SHORT AUDCAD
Luca Santos
AUDCAD·
Jun 13 2025
Pending
Published 8d ago
0.88563
Current price
0.88238
Entry price
Side: Short
Entry: 0.88238
Take Profit (TP): 0.87505
Stop Loss (SL): 0.88545
Risk Reward (RR): 1 to 2.39
Reason Behind the Trade Idea:
The Israeli strike on Iranian military and nuclear infrastructure has triggered a surge in geopolitical risk across the Middle East. This event is not just a one-off flare-up it raises the possibility of a broader regional escalation involving global powers, which is causing global risk sentiment to deteriorate sharply.
In that environment, investors rotate out of risk-sensitive currencies like the Australian dollar (AUD) and into relatively safer or commodity-supported currencies like the Canadian dollar (CAD). The sharp rally in crude oil due to fears of supply disruption from the region further boosts CAD as Canada is a major energy exporter.
Fundamental Drivers:
- Geopolitical Shock: The Israeli offensive on Iran’s nuclear sites marks a significant escalation and is not expected to be short-lived. Iran’s potential retaliation could lead to higher oil prices, closed airspaces, and broader market instability.
- Risk Sentiment: AUD is typically sold off in global uncertainty due to its close ties with Chinese growth and commodities that are sensitive to global demand.
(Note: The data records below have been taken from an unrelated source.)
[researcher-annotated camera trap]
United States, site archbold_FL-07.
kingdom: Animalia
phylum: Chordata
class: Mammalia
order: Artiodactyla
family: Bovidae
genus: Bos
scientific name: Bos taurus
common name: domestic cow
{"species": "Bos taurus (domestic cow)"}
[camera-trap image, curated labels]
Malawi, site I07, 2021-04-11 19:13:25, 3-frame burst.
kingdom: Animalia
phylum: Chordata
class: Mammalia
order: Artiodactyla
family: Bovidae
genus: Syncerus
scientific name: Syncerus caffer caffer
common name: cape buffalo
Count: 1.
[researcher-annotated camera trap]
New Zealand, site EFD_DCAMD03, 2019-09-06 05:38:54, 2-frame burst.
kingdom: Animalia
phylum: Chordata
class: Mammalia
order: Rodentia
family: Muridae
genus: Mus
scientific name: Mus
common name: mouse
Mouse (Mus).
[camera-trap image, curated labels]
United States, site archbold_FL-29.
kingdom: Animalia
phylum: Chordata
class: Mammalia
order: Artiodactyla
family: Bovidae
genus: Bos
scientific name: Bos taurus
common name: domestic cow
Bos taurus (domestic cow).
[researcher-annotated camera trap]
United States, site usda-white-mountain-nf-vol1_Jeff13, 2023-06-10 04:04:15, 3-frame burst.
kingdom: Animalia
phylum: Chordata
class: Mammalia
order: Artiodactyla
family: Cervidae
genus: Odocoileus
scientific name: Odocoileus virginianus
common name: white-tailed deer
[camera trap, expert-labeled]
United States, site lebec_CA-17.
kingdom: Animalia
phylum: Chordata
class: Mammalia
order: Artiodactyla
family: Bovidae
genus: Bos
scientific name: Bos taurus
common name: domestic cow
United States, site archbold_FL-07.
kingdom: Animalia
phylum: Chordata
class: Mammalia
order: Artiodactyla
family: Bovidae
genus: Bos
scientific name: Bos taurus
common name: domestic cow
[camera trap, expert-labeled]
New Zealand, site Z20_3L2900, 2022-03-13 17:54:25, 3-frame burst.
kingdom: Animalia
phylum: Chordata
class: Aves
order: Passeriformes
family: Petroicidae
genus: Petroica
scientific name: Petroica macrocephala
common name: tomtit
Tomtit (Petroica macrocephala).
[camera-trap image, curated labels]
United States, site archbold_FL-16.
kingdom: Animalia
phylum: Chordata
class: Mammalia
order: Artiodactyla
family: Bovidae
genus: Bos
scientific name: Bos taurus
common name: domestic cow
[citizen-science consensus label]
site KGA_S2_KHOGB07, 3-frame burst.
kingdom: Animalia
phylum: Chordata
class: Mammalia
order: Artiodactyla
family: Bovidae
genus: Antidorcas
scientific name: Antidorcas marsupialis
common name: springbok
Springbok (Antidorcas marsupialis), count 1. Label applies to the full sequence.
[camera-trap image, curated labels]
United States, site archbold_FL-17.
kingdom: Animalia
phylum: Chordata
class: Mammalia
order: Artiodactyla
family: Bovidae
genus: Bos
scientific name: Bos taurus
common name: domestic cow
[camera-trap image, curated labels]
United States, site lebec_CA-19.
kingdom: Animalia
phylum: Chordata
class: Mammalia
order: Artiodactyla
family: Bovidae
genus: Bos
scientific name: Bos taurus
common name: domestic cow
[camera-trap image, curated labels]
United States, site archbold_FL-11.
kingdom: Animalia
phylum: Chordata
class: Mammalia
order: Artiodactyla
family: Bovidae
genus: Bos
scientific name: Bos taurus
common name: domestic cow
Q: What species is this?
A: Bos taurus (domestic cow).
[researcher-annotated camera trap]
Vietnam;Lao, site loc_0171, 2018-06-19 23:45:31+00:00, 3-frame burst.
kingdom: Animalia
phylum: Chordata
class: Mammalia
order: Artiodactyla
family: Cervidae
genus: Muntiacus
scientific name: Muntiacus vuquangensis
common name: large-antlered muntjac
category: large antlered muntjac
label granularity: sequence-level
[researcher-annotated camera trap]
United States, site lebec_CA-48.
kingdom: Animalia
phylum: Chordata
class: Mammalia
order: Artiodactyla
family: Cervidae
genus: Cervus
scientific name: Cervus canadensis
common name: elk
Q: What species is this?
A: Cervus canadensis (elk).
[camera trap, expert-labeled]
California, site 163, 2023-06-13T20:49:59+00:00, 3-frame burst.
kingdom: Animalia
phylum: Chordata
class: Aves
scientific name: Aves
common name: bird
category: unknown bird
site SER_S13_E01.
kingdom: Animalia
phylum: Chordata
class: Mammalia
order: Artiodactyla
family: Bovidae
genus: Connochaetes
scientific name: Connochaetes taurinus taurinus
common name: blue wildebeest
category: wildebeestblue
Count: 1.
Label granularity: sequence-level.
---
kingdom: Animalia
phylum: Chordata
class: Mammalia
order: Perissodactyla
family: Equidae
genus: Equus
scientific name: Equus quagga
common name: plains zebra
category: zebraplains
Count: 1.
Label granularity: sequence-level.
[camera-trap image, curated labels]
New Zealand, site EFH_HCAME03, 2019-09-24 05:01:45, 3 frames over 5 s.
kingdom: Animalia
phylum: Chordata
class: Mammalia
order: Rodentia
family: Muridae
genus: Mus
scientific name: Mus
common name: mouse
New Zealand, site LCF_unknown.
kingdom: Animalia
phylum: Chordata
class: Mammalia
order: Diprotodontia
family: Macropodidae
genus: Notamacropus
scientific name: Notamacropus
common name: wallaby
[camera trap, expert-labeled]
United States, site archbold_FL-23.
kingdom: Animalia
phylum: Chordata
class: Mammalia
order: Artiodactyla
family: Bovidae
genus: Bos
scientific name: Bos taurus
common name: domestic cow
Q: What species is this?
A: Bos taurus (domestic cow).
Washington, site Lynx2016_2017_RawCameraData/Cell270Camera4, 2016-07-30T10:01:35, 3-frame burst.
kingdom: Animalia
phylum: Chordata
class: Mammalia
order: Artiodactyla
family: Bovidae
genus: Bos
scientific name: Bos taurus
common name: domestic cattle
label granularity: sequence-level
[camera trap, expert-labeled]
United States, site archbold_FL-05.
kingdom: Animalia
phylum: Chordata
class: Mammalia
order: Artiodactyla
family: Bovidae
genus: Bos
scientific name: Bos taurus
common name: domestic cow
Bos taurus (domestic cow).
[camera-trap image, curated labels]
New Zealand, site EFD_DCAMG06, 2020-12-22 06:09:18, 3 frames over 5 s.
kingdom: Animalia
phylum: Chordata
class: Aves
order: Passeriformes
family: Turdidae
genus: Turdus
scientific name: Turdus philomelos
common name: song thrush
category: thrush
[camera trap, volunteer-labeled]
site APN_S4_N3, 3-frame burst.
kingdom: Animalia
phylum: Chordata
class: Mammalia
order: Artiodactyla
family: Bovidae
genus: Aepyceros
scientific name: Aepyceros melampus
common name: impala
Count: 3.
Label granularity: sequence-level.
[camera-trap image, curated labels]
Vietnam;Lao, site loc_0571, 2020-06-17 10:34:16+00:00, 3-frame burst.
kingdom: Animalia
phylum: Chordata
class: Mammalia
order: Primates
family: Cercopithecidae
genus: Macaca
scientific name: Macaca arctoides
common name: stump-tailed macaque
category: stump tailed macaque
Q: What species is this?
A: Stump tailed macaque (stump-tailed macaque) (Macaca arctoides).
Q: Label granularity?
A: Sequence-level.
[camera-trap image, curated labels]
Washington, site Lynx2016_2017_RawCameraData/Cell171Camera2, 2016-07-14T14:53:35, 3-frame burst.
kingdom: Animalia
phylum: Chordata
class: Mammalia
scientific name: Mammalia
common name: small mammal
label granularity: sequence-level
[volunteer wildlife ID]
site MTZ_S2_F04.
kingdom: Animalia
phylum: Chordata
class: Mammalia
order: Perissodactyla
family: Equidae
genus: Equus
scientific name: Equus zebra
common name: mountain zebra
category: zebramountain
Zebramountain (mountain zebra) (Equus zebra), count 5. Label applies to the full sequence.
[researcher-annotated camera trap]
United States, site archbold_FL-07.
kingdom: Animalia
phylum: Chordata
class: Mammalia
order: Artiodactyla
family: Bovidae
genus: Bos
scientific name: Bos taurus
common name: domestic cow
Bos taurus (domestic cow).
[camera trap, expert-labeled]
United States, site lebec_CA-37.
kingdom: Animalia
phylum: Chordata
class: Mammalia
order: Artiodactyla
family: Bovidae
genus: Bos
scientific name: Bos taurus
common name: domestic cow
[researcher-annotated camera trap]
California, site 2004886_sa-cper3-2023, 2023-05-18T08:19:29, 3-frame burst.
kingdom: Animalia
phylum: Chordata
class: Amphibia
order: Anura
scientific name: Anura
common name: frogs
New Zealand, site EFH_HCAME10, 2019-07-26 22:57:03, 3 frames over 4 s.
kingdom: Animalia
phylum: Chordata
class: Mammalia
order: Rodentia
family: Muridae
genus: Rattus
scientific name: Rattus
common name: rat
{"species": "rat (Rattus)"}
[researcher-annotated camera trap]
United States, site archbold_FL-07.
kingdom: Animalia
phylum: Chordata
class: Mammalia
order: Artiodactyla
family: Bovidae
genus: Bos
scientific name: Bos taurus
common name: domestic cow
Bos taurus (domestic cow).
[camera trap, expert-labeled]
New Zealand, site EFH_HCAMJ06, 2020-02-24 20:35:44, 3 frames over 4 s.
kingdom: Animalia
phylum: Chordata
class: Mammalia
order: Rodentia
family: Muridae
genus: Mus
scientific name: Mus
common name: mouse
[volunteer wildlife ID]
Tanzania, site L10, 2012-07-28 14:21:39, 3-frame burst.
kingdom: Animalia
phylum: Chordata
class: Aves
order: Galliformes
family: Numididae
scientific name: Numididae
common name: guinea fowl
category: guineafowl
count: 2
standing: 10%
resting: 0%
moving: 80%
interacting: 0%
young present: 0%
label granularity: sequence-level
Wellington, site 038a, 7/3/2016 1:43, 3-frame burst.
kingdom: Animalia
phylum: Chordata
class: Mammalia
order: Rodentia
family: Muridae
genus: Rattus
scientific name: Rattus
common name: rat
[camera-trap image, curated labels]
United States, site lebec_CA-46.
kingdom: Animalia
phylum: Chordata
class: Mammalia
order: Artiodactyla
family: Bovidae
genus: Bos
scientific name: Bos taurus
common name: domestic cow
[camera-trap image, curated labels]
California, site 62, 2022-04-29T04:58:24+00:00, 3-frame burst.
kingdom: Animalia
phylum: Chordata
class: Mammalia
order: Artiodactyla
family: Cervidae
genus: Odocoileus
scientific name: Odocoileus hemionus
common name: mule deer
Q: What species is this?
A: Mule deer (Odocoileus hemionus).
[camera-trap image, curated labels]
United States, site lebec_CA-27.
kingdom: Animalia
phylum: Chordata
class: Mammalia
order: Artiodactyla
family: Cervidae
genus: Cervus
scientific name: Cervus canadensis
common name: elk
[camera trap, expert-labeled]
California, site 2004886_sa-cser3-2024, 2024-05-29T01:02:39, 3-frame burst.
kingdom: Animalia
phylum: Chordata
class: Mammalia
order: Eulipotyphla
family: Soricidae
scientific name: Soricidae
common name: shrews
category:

- Oil Surge & CAD Strength: Brent and WTI crude have surged over 5–6% in response to the strikes. This strengthens the Canadian dollar as oil exports are a major part of Canada’s trade balance and GDP.
- Flight to Quality Rotation: Markets are unwinding risk-on trades, favoring currencies like CAD that are backed by hard assets and less exposed to global trade disruptions.